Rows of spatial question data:
■ ■ ■ ■

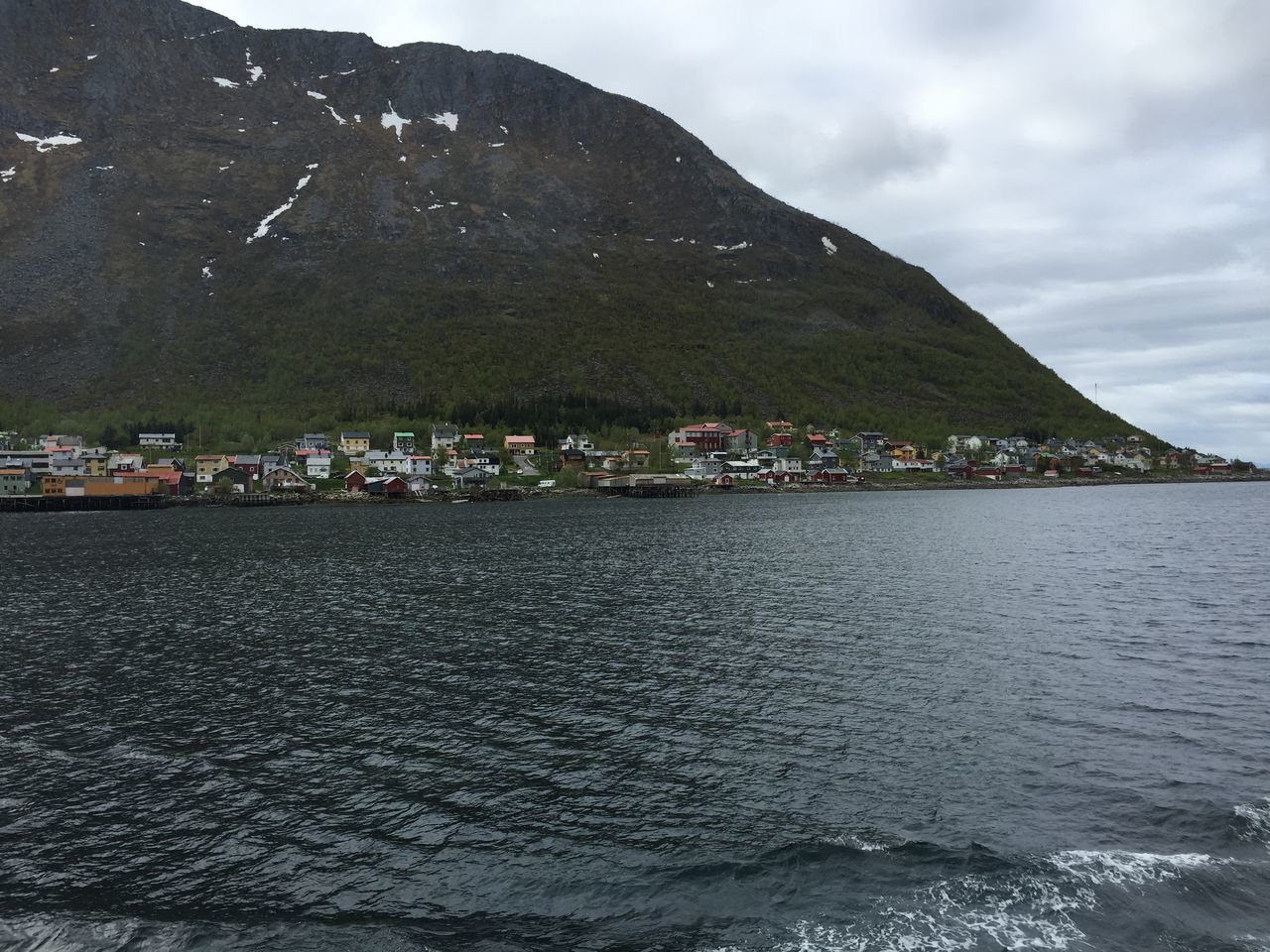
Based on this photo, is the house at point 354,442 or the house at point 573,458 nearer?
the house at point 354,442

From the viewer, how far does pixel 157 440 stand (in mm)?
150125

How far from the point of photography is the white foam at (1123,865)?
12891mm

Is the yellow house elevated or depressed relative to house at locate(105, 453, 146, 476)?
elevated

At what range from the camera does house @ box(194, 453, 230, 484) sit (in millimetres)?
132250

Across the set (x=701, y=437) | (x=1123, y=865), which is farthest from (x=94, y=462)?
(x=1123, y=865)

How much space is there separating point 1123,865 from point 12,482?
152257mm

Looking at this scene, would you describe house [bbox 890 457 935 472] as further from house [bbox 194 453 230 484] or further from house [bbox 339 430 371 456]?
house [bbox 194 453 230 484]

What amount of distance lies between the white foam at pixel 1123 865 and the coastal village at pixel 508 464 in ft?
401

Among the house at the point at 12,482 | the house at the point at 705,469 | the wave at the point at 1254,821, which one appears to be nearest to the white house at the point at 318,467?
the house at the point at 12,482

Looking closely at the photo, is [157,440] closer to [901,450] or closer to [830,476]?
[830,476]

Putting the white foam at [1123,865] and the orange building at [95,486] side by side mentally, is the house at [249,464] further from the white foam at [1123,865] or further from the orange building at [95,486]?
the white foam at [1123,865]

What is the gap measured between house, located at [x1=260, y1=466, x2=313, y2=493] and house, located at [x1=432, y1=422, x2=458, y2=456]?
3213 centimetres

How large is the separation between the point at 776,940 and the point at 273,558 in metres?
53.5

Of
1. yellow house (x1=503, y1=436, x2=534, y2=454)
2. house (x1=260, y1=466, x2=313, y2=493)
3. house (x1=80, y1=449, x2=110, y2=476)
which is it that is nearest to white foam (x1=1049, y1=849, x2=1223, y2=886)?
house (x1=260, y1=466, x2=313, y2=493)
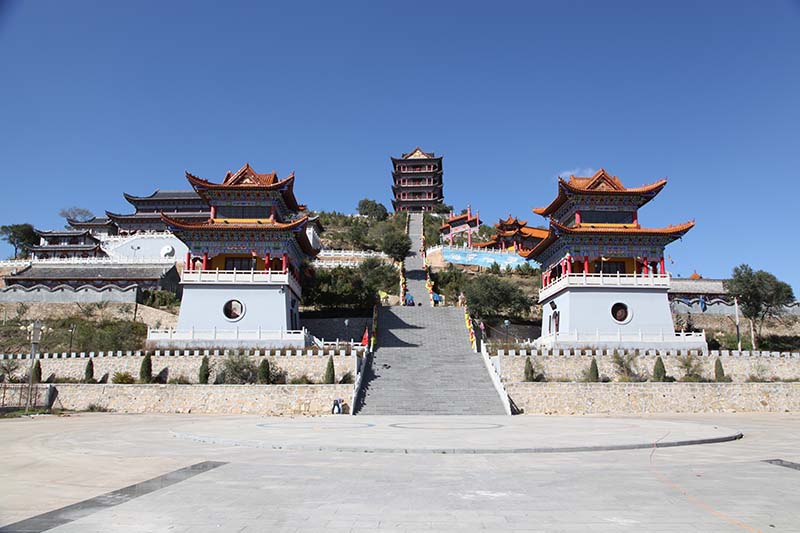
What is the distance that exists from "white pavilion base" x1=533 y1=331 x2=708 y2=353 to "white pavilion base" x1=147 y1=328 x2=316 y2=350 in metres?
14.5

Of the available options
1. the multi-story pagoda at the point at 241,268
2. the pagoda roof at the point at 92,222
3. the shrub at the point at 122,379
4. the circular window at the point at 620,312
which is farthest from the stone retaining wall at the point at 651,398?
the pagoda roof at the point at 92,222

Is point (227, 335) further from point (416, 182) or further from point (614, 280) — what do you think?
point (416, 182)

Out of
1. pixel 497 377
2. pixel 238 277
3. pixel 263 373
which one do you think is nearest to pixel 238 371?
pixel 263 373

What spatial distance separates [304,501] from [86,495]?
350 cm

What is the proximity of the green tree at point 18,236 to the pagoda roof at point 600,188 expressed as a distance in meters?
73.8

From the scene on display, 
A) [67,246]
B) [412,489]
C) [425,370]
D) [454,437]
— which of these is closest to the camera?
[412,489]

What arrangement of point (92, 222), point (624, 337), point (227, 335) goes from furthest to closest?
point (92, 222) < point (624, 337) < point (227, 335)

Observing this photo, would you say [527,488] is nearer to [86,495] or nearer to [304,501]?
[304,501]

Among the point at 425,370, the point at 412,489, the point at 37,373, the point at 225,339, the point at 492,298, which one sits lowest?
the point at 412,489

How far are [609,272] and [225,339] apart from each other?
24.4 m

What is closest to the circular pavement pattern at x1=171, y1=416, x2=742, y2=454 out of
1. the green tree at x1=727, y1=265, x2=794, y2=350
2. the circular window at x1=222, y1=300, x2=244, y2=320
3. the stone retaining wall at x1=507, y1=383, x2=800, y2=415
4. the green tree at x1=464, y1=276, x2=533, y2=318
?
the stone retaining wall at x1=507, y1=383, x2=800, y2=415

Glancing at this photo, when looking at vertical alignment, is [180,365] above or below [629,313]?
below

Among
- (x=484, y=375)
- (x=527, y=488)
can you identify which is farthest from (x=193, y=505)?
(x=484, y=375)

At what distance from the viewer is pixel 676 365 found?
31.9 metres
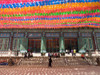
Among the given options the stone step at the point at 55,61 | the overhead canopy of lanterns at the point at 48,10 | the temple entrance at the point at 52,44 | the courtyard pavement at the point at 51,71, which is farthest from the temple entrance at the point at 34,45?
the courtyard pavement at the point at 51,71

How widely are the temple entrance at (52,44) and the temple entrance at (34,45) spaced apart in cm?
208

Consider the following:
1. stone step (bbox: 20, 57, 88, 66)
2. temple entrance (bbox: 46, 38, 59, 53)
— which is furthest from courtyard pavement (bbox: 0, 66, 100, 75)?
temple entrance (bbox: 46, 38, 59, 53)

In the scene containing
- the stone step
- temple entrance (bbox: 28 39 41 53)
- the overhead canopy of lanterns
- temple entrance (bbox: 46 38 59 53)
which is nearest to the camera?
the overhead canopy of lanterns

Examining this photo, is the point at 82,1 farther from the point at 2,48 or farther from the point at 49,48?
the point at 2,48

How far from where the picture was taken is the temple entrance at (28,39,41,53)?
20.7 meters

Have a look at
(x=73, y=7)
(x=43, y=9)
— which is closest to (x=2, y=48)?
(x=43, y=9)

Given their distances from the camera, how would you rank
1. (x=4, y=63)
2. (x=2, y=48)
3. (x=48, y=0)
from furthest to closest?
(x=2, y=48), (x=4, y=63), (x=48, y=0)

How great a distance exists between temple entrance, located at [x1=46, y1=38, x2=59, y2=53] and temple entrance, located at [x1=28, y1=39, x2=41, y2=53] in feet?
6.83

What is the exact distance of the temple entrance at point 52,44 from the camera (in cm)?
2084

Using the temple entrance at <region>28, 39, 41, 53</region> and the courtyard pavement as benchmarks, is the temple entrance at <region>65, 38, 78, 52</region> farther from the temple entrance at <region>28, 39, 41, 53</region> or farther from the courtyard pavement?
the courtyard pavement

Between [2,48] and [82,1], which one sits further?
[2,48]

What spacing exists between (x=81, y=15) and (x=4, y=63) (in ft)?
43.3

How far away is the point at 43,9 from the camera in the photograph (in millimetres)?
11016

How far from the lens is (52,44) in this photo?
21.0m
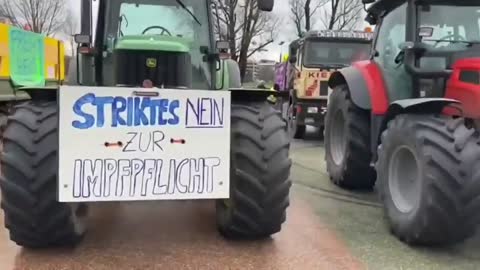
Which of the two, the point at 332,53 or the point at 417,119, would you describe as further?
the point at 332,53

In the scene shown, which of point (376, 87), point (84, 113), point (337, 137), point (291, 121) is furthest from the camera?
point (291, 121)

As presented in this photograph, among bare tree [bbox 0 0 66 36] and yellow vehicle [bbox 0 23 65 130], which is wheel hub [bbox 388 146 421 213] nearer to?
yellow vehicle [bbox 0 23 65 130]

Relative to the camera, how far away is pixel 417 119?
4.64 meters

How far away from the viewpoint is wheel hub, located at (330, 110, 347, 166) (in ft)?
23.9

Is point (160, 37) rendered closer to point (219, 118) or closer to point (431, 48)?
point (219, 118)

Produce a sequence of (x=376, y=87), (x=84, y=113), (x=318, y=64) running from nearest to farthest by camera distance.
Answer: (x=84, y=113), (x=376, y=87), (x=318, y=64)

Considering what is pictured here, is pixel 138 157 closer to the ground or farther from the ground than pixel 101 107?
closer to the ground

■ ■ ■ ■

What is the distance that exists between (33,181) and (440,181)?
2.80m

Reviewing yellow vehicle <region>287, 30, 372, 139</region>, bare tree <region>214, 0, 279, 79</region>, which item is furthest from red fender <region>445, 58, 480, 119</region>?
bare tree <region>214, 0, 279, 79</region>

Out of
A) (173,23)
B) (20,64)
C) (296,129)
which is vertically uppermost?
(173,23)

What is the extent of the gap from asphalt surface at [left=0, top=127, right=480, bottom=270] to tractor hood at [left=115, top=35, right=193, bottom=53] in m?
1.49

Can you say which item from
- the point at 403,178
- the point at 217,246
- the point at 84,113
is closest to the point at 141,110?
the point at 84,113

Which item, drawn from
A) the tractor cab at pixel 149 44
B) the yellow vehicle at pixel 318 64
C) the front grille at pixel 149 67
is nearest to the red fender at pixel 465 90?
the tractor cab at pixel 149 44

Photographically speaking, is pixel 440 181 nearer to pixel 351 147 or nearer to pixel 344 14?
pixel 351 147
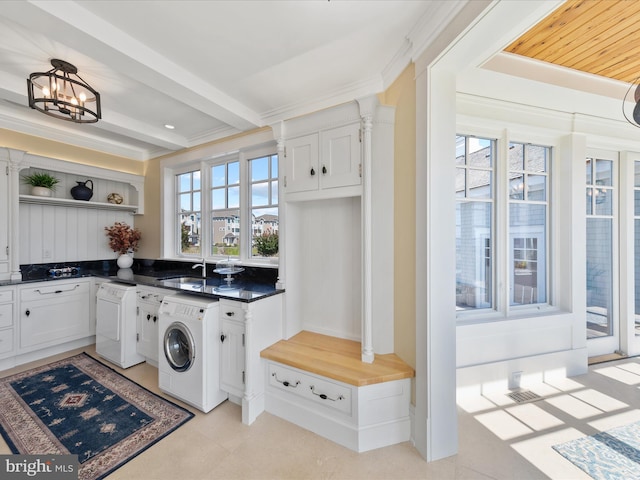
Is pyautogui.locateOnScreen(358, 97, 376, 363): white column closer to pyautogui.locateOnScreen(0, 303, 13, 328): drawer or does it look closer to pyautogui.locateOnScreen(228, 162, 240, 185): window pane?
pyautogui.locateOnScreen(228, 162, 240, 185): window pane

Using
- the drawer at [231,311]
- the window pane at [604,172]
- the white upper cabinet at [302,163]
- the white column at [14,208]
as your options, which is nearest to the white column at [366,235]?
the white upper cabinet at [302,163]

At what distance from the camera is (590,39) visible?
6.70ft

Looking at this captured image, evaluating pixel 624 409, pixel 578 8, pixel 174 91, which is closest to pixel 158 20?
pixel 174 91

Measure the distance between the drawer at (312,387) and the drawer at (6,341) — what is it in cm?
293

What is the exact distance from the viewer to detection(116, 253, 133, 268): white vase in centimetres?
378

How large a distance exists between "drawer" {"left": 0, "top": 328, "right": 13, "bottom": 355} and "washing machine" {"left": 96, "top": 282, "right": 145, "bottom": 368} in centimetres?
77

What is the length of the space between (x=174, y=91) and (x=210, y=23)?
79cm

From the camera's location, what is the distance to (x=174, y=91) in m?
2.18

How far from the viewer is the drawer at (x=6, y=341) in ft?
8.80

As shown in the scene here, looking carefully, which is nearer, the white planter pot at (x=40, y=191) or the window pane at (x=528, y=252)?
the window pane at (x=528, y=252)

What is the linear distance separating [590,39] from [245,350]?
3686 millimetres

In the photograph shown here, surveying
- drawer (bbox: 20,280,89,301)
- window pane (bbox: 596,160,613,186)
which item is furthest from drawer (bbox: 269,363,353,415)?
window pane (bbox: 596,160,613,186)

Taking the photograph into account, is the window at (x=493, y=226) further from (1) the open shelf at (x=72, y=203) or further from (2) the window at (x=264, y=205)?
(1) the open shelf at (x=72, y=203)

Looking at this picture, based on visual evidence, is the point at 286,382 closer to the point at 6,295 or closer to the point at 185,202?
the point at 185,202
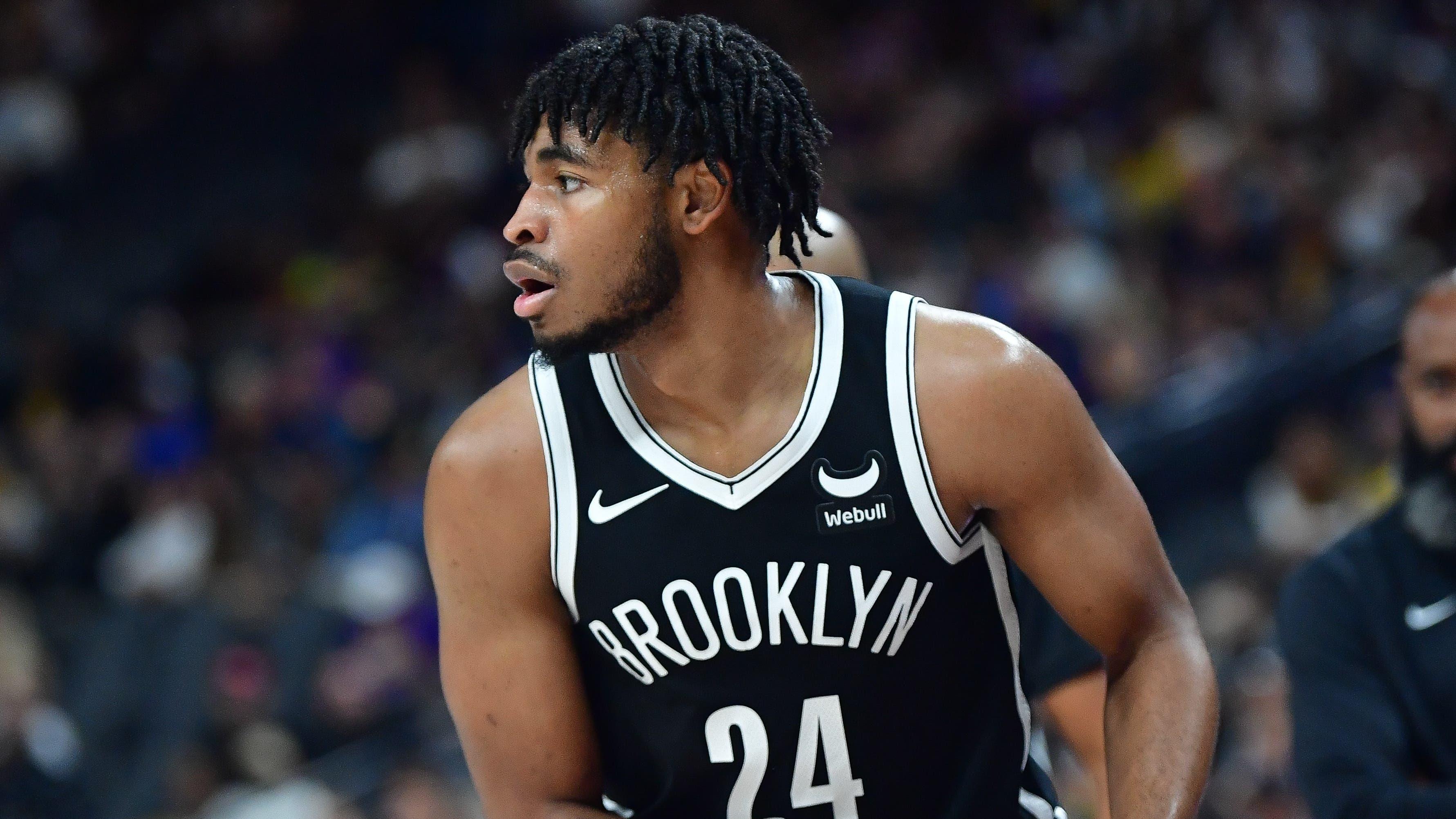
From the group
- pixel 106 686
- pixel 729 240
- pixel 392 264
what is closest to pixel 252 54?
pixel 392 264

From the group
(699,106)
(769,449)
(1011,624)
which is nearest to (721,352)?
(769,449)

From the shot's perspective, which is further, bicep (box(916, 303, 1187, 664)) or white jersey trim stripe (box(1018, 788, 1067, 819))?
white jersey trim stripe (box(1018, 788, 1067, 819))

■ ■ ■ ■

Objective:
Repeat the lines of the data above verbatim, starting with the line that contains "Among the point" and ending with the line that contains "31.9 metres", both included.

Solution for this exercise:
Among the point at 425,370, the point at 412,489, the point at 37,373, the point at 225,339, the point at 492,298, which one sits lowest?
the point at 412,489

How far are [609,272] and [225,339] apart from each other?
24.4 m

What is closest to the circular pavement pattern at x1=171, y1=416, x2=742, y2=454 out of
1. the green tree at x1=727, y1=265, x2=794, y2=350
2. the circular window at x1=222, y1=300, x2=244, y2=320
3. the stone retaining wall at x1=507, y1=383, x2=800, y2=415
4. the green tree at x1=464, y1=276, x2=533, y2=318
?
the stone retaining wall at x1=507, y1=383, x2=800, y2=415

Glancing at this photo, when looking at vertical alignment, is [180,365] above or below [629,313]?
below

Among
- (x=484, y=375)
- (x=527, y=488)
can you identify which is farthest from (x=193, y=505)?
(x=484, y=375)

At what distance from the viewer is pixel 676 365 found?
31.9 metres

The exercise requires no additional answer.